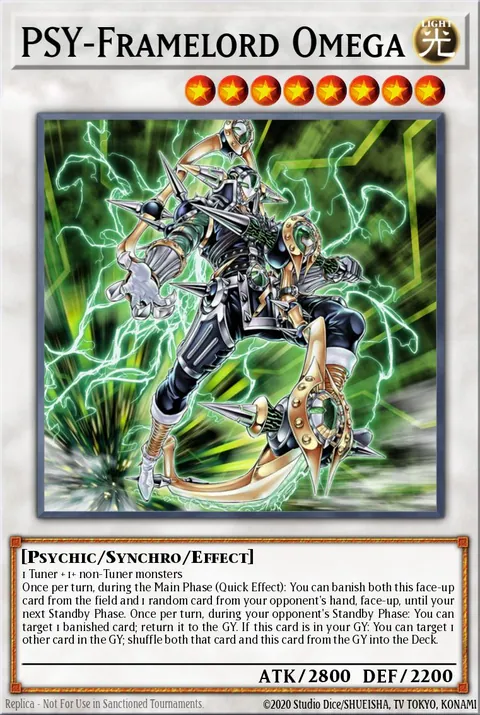 Carta PSY-Framelord Omega, de Yu-Gi-Oh!, proibida no TCG, no OCG do Japão e no Master Duel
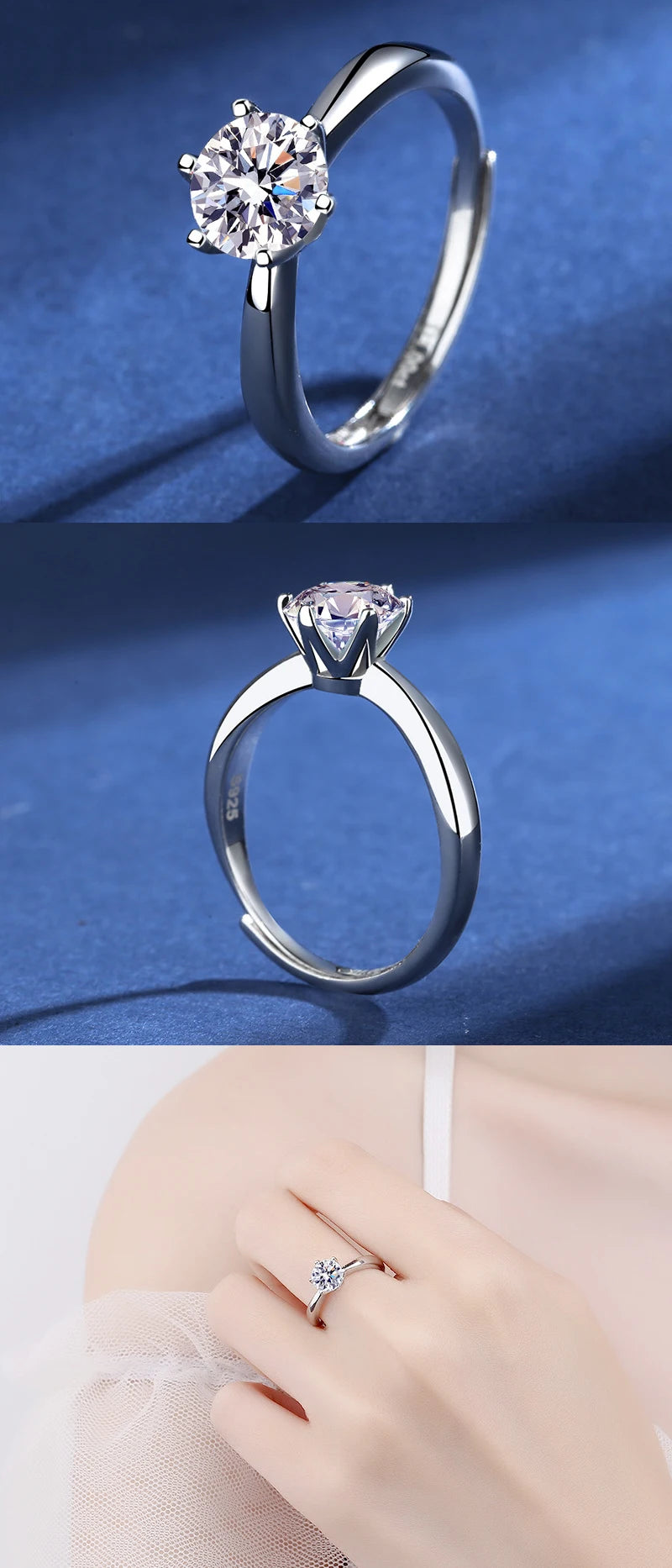 100% Real Moissanite Ring Adjustable Size S925 Sliver D VVS1 Pass Diamond Test Pen GRA Certificate 18K Plating Rings for Women (LZ)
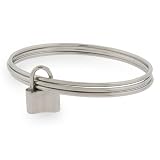 Ladies Stainless Steel Multi-Bangle Lock Charm Bracelet, 7.25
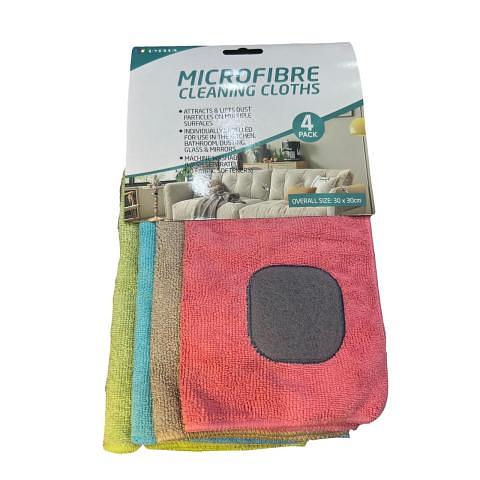 Салфетка из микроволокна с абразивной вставкой, 30х30 см, 4 шт, ассорти фото 1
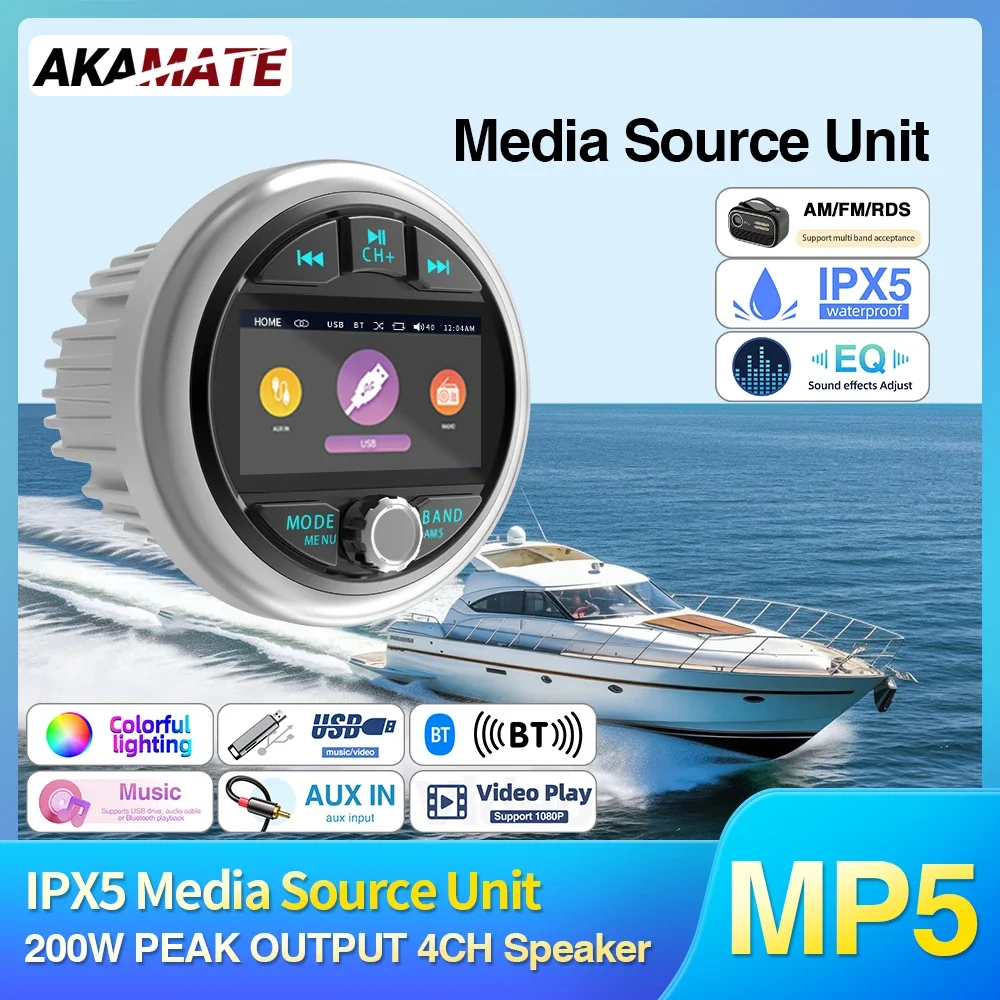 

AKAMATE Boat Radio Media Player Marine Stereo 3inch MP5 Video Play Bluetooth AM FM RDS Receiver for Harvesters ATV UTV SPA RZR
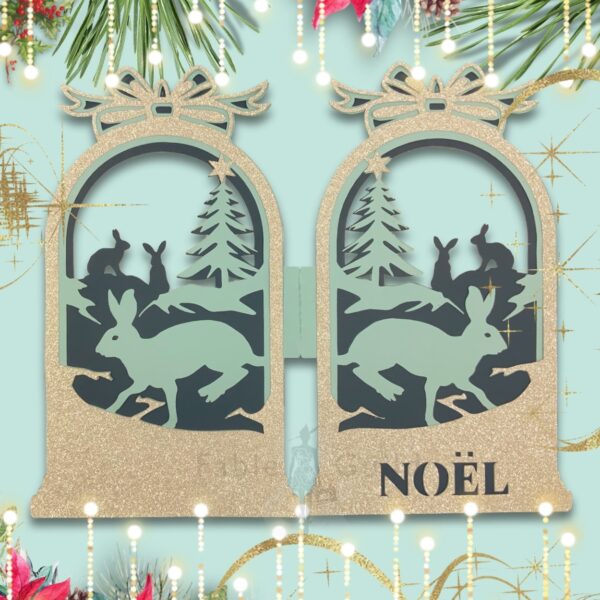 Christmas Card SVG File - NOEL Christmas Hare Christmas Card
________________
*Try it:*
I would like the exact lines from the data above, starting with the one that holds "Ladies Stainless Steel" and going on through the one that holds "AKAMATE Boat Radio", without the pictures.

*Answer to this problem:*
 Ladies Stainless Steel Multi-Bangle Lock Charm Bracelet, 7.25
 Салфетка из микроволокна с абразивной вставкой, 30х30 см, 4 шт, ассорти фото 1

AKAMATE Boat Radio Media Player Marine Stereo 3inch MP5 Video Play Bluetooth AM FM RDS Receiver for Harvesters ATV UTV SPA RZR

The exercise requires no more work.